The goal of our study is to find methods for identifying and classifying the motor symptoms caused by Parkinson's disease. Focus of the study is on long-term motion tracking measurements conducted at home during normal everyday life. Both accelerometers connected to arm and leg and mobile phone inbuilt sensors carried in the belt are utilized in the study. The research has two main objectives / hypotheses:
- Can the motor symptoms related to different levels of Parkinson's disease be identified using motion tracking sensors? The first objective includes extracting and screening the motion differences of patients in early stages of the diseases in comparison with the patients in developed stages (patients having hypokinesia, dyskinesia and state changes) of the diseases and their differences with healthy control elderly adults using advanced signal and data analytics. Data from questionnaires and walking test conducted in the hospital environment are utilized as comparison points. Goal is to test the hypothesis that the amount of motor symptoms can be detected and the three groups can be reliably separated using sensor data.

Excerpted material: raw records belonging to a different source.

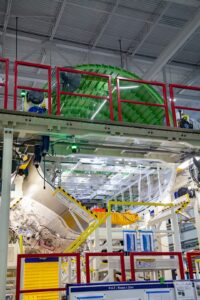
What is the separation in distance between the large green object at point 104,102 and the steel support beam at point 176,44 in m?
3.93

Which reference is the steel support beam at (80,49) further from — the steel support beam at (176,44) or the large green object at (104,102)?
the large green object at (104,102)

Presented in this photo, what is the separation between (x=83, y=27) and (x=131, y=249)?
1022 centimetres

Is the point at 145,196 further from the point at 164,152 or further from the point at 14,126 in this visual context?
the point at 14,126

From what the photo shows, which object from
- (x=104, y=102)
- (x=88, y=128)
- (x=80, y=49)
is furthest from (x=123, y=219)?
(x=80, y=49)

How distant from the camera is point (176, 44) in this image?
1394 cm

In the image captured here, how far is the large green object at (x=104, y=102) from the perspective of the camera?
1028cm

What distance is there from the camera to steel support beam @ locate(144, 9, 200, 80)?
12961 mm

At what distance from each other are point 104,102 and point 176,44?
16.8 ft

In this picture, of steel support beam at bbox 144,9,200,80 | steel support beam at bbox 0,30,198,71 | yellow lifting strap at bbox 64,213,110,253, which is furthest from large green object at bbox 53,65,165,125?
steel support beam at bbox 0,30,198,71

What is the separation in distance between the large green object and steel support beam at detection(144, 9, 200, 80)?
3.93m

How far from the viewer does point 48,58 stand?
16.2 meters

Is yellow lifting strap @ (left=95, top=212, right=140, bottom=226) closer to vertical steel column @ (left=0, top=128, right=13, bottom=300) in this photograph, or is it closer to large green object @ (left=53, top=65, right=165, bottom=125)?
large green object @ (left=53, top=65, right=165, bottom=125)

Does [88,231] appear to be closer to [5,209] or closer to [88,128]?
[88,128]

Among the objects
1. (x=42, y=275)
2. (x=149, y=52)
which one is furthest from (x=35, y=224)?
(x=149, y=52)
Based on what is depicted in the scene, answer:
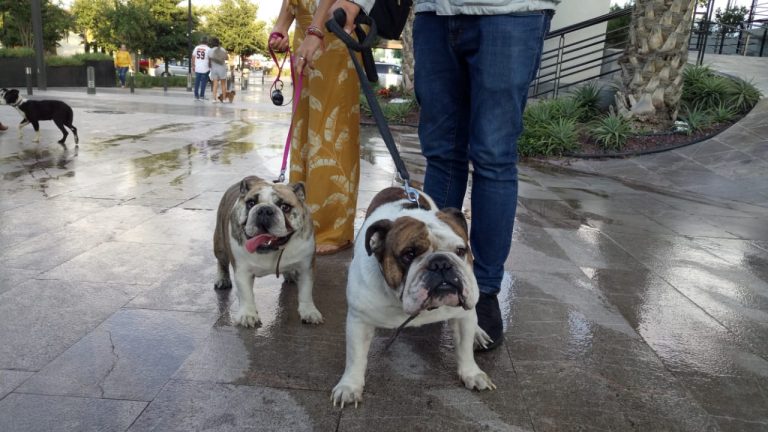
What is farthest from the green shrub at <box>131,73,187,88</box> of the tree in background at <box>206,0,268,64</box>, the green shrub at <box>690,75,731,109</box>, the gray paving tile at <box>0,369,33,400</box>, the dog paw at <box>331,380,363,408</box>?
the dog paw at <box>331,380,363,408</box>

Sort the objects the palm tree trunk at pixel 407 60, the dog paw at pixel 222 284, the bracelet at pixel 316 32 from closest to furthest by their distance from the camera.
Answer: the bracelet at pixel 316 32, the dog paw at pixel 222 284, the palm tree trunk at pixel 407 60

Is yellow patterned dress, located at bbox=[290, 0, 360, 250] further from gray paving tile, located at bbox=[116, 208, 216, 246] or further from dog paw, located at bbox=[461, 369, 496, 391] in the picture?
dog paw, located at bbox=[461, 369, 496, 391]

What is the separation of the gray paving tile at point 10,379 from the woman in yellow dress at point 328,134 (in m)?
2.07

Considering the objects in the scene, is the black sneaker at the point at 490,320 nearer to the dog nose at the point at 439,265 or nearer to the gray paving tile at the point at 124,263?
the dog nose at the point at 439,265

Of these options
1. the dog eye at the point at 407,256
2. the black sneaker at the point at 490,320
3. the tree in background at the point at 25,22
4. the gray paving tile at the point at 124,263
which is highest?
the tree in background at the point at 25,22

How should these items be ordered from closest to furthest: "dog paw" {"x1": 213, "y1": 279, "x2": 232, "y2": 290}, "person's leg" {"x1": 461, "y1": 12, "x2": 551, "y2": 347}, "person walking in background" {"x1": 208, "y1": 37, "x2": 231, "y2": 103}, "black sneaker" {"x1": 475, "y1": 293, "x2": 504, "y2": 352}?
"person's leg" {"x1": 461, "y1": 12, "x2": 551, "y2": 347}
"black sneaker" {"x1": 475, "y1": 293, "x2": 504, "y2": 352}
"dog paw" {"x1": 213, "y1": 279, "x2": 232, "y2": 290}
"person walking in background" {"x1": 208, "y1": 37, "x2": 231, "y2": 103}

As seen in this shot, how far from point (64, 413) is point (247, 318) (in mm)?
946

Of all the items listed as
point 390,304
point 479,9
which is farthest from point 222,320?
point 479,9

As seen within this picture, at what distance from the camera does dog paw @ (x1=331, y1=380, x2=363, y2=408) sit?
2129 mm

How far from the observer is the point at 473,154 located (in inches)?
108

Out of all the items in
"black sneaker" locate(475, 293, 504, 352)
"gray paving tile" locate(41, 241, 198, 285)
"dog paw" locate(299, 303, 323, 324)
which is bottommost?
"gray paving tile" locate(41, 241, 198, 285)

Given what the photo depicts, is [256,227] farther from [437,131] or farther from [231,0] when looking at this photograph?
[231,0]

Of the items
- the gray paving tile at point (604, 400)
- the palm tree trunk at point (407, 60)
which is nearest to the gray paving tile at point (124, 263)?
the gray paving tile at point (604, 400)

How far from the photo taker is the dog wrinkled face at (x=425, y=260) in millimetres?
1927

- Can the time when the Parkinson medicine is taken be detected from the movement signals?
A sample of 50 volunteer PD patients with early stage of the disease (no dyskinesia and state changes), plus 50 volunteer PD patients in the later stage of the disease (having dyskinesia and state changes), plus 50 volunteers who do not have Parkinson's disease will be recruited for the research.
Study starts with a telephone screening and visit to the hospital. Background characteristics and stage of the Parkinson's disease is evaluated in the hospital using a UPDRS questionnaires (Unified Parkinson's Disease Rating Scale; Finnish version) and a standardized 20-step walking test. Before the walking test, accelerometer sensors are attached to the shank and on the nondominant wrist. In addition, the participant wears a smart mobile phone with embedded accelerometer and gyroscope sensors. Based on the questionnaires and walking test study physiotherapist classifies the participant into one of the three study groups.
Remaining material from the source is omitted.